§ **EXERCISE DESCRIPTION**
Collect every line of the records below that contains the word "water". Matching is case-sensitive.

§ **MATERIAL FOR THIS EXERCISE**
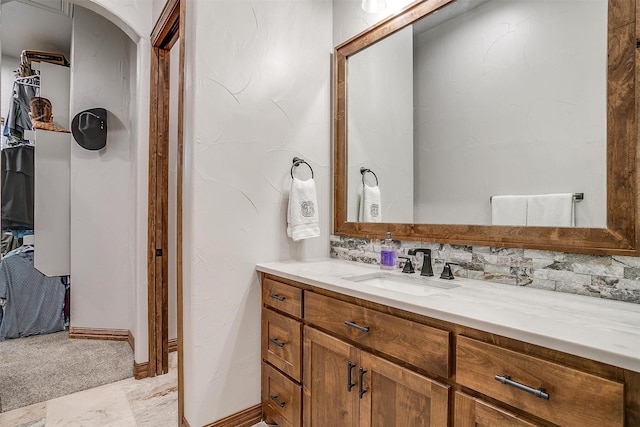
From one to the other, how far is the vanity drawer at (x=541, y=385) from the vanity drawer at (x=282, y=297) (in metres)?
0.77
* * *
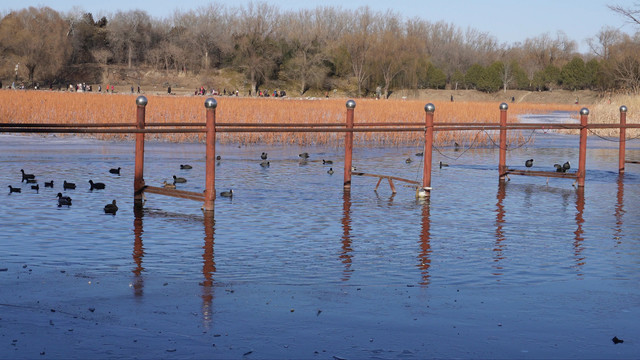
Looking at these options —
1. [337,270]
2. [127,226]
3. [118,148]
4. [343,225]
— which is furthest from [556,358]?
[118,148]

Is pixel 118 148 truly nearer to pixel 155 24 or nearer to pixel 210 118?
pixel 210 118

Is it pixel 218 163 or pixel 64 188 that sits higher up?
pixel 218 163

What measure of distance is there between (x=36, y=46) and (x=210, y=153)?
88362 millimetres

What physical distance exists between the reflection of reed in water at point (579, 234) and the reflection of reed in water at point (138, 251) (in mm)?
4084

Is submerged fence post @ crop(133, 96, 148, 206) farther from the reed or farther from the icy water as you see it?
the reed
...
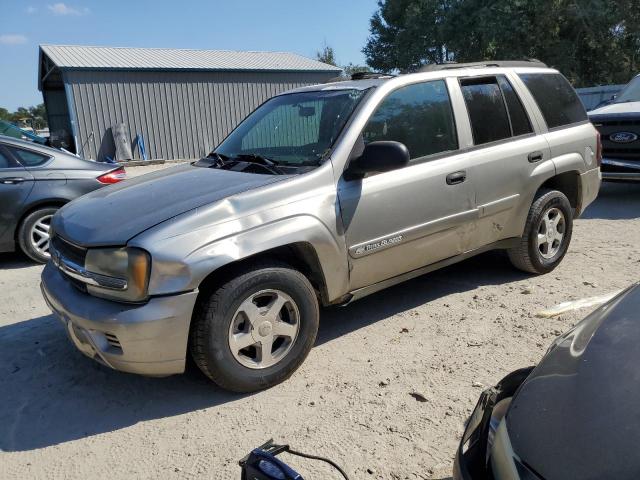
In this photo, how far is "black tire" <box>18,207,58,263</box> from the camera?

§ **TASK RESULT**
What physical distance exists between the reflection of reed in water at point (579, 234) and the reflection of reed in water at point (138, 251) (in mm)?
Is submerged fence post @ crop(133, 96, 148, 206) farther from the reed or farther from the icy water as you see it?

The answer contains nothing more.